Oui c'est moi qui lave tous les verres et les plats
On m'appelle une Marie-couche-toi-là
Quand on me donne un penny
Faut encore que j'dise merci
Me v'là en habits loqu'teux
Au fond d'cet hôtel miteux
Vous n'savez pas aujourd'hui qui je suis
Vous n'savez pas aujourd'hui qui je suis
Mais un soir, un beau soir
Grand branle-bas
Les gens courent tous à la rive,
Disant : "Voyez qui arrive !"
Et moi je sourirai pour la première fois
On dira : "Tiens, voilà qu'tu souris, toi ?"
Un navire de haut bord
Cent canons aux sabords
Entrera dans le port !
Moi toujours j'laverai
Les verres et les plats
J'serai toujours une Marie-couche-toi-là
Quand on m'donnera un penny
Toujours je dirai merci
J'gard'rai mes habits loqu'teux
Au fond d'cet hôtel miteux
Et demain, demain comme aujourd'hui
Vous ne saurez toujours pas qui je suis !

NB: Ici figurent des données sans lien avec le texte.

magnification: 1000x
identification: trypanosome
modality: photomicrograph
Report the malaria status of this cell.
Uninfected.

Mais un soir, ce beau soir pour qui je vis
Voilà que les cent canons
S'éveilleront et tonneront
Pour la première fois, j'éclaterai de rire
"Quoi méchante, t'as l'coeur à rire ?"
Le navire de haut bord
Cent canons aux sabords
Bombardera le port !
Alors viendront à terre les matelots
Plus de cent, ils marqueront d'une croix de sang
Chaque maison, chaque porte
Et c'est d'vant moi qu'on apporte
Enchaînés, implorants, mutilés et saigneux
Vos pareils, tous vos pareils, beaux messieurs !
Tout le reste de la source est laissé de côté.